Copy the lines below exactly as they appear, with no changes.
═════ DATA SUPPLIED ═════
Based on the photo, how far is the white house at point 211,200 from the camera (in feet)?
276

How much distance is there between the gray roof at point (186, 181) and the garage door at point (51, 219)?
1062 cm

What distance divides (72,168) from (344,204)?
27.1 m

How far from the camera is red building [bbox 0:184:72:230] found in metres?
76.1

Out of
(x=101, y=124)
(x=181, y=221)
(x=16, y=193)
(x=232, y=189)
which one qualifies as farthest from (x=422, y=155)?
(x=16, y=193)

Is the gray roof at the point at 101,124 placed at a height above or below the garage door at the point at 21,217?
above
═════
> [ANSWER BELOW]:
Based on the photo, how far is the white house at point 211,200 from the camera (in feet)?
276

How much distance is there between the gray roof at point (186, 181) and the garage door at point (51, 219)?
1062 cm

What distance divides (72,168) from (344,204)?
27.1 m

How far from the camera is red building [bbox 0:184:72:230] found in metres?
76.1

Out of
(x=101, y=124)
(x=181, y=221)
(x=16, y=193)
(x=232, y=189)
which one qualifies as farthest from (x=422, y=155)?
(x=16, y=193)

Is the gray roof at the point at 101,124 placed at a height above or below the garage door at the point at 21,217?
above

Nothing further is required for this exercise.